Sukses

Sastrawan Leon Agusta Berpulang

Leon Agusta tercatat sebagai pemimpin Bengkel Teater Padang (1972) dan anggota Dewan Kesenian Jakarta.

Liputan6.com, Padang - Duka menghampiri dunia sastra Indonesia. Salah seorang putra terbaiknya, Leon Agusta, meninggal dunia dalam usia 77 tahun, di Rumah Sakit Umum Pusat M Djamil Padang, Kamis (10 Desember 2015), pukul 16.25 WIB.

Anak almarhum, Julia F Agusta, mengatakan, Leon dilarikan ke rumah sakit pada pukul 04.14 WIB karena napas sesak hingga kemudian tidak sadarkan diri.
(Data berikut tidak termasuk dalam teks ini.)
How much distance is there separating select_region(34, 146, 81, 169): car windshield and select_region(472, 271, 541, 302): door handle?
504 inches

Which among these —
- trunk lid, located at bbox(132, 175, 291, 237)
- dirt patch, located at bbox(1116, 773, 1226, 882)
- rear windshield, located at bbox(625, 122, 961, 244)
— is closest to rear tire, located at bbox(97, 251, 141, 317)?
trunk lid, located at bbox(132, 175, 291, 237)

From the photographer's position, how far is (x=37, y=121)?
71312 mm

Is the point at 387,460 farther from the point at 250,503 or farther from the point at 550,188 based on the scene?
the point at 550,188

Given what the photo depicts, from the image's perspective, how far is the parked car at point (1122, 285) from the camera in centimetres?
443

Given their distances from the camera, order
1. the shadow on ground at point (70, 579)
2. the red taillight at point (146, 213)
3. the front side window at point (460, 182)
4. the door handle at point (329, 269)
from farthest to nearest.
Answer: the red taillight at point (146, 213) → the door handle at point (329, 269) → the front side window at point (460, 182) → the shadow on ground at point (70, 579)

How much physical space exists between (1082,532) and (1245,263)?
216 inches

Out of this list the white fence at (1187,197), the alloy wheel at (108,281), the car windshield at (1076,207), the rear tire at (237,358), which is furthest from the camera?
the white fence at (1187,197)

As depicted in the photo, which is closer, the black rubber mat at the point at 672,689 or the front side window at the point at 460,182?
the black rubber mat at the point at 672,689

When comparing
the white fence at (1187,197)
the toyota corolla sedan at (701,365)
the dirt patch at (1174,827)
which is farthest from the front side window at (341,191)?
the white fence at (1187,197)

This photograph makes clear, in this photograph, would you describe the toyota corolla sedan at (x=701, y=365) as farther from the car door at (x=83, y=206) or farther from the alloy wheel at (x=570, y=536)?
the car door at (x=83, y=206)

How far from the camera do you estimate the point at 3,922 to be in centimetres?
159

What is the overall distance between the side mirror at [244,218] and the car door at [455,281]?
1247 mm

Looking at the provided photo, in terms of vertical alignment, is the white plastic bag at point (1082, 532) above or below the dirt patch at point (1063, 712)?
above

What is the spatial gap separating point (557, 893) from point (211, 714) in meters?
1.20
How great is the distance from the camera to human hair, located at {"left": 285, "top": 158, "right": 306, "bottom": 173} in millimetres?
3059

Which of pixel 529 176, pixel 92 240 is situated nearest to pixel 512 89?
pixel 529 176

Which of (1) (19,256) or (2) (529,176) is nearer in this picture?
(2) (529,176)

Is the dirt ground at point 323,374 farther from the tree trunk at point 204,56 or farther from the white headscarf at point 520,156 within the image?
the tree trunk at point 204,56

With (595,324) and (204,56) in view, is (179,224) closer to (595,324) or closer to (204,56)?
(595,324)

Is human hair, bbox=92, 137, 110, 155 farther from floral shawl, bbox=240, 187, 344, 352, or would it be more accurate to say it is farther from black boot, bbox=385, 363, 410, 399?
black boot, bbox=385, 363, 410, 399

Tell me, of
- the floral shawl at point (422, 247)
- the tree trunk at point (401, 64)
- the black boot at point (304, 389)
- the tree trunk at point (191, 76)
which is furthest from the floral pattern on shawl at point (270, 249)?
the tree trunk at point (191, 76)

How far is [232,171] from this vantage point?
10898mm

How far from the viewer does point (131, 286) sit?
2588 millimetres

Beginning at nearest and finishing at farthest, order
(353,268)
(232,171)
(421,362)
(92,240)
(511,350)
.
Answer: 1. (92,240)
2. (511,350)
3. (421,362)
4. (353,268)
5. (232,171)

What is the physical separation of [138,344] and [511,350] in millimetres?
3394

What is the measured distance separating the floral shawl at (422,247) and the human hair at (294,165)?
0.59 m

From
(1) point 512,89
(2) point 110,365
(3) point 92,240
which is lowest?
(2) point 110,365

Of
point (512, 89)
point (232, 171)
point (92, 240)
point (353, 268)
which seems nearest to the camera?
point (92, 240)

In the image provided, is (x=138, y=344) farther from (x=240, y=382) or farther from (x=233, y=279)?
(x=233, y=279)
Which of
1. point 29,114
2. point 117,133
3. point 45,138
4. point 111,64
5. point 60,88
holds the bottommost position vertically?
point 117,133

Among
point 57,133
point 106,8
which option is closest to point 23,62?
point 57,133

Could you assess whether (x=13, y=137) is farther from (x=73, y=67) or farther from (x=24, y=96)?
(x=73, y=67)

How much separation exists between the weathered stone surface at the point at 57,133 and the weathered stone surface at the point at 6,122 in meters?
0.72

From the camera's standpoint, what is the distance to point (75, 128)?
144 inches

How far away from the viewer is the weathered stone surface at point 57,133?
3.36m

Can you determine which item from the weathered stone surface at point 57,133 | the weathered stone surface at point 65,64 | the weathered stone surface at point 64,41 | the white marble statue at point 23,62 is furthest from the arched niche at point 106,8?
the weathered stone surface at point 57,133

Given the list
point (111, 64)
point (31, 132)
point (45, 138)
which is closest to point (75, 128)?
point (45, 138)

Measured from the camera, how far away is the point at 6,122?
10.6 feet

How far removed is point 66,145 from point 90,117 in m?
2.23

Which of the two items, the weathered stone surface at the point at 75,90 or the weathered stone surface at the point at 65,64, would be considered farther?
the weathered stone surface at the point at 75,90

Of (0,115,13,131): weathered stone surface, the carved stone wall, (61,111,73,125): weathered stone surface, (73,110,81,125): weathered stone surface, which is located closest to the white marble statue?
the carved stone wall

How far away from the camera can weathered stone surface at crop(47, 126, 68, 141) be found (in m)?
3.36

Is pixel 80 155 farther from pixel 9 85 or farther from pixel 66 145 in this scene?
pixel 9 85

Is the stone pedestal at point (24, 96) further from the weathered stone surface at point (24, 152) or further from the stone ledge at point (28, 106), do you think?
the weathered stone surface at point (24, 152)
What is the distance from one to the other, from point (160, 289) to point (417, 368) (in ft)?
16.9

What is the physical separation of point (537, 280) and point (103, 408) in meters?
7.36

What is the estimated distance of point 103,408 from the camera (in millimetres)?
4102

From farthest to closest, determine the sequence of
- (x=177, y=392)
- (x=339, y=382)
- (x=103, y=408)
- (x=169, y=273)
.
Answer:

"Di rumah bapak tak sadar, napasnya sangat sesak, dipanggil tak respons. Sehingga sebelum subuh dibawa ke RS Yos Sudarso. Dari Yos, kondisinya tetap tak sadar. Paru-paru tak merespons, sehingga dengan rekomendasi dokter dirujuk ke  M Djamil. Meninggal di M Djamil," jelas Julia.

"Papa ada asma lama, ada gula, ada infeksi paru-paru. Tadi kata dokter, salah satunya paru tak bsa nahan karena asma sedang kambuh," tambah dia.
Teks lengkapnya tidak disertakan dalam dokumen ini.